桐島、部活やめるってよ

なんとなくいい評判が伝わっていたのでおっかなびっくりで鑑賞。いやー、これツライわ。特に学生時代、映研、文化部、創作系オタクだった観客は全員容赦なく心に傷を負ったんじゃないかと思う(笑)
原作は未読だが、この作品でクローズアップされているのは現代の高校におけるスクールカーストだ。日本でここまで赤裸々に、痛々しくリアルなスクールカーストを描いた作品が登場したことに驚きを持って鑑賞した。
自分も学生時代映研だったので、この作品内で特権的な位置に置かれる*1もののカースト最底辺である映画部に対する容赦ない弾圧と、ちゃんと反撃できないコミュ障っぷりとに涙を禁じえなかった。あの理屈をごねまくって共感をそいでしまうあの感じ、昔(もしかしたら今も)の自分を見るようで心が痛い痛い。

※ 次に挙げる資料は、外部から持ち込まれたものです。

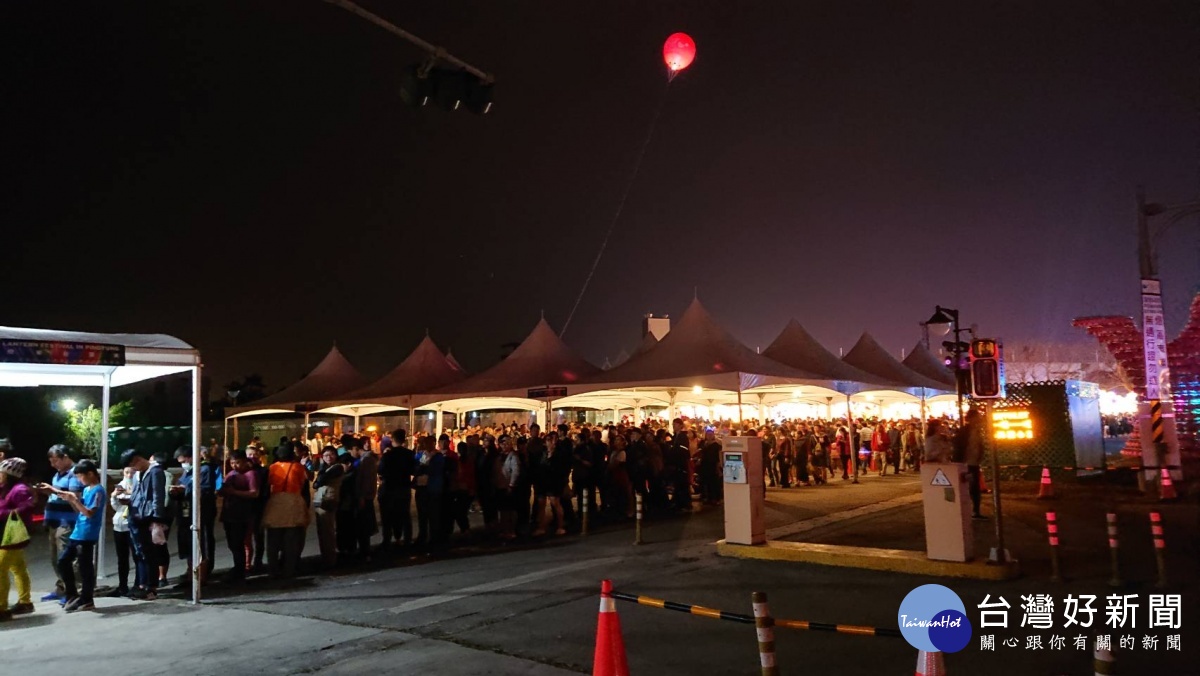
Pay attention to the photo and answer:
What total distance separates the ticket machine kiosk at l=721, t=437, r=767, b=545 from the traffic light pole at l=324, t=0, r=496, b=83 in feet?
20.3

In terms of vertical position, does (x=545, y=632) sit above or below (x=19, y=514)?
below

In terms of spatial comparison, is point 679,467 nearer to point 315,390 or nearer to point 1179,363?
point 1179,363

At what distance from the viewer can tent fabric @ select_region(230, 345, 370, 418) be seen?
86.1 feet

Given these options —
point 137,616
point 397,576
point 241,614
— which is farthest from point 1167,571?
point 137,616

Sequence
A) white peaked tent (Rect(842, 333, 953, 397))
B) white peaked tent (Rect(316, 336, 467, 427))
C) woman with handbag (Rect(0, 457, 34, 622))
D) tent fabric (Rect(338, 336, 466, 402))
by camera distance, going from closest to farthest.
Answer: woman with handbag (Rect(0, 457, 34, 622)) → white peaked tent (Rect(316, 336, 467, 427)) → tent fabric (Rect(338, 336, 466, 402)) → white peaked tent (Rect(842, 333, 953, 397))

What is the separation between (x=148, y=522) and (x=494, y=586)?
4.27 metres

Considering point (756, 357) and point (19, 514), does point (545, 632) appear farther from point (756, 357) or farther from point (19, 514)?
point (756, 357)

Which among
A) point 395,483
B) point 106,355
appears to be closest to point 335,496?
point 395,483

そして、一風変わった美少女とお近づきになれるかも?というファンタジーを挿入しておいてあの仕打ち。この作品の製作者たちは本当に性格が悪いし、自分たちが何を作っているか本当によく理解している。
一点、映画部部長の神木君が美少年すぎて、性格的にはどこまでも非モテだけど、彼がスクールカースト最下層にいるのはちょっと不自然に見えた。真の主役、東出君に映画の話をするクライマックスはもはやメンターの佇まい。
この映画を観て、大人になって(学生時代を脱出できて)良かった、と心底思った。創作で青春を浪費してしまったオタクと、自分で「居場所」を作れない学生時代の息苦しさを知る、すべての人におすすめ。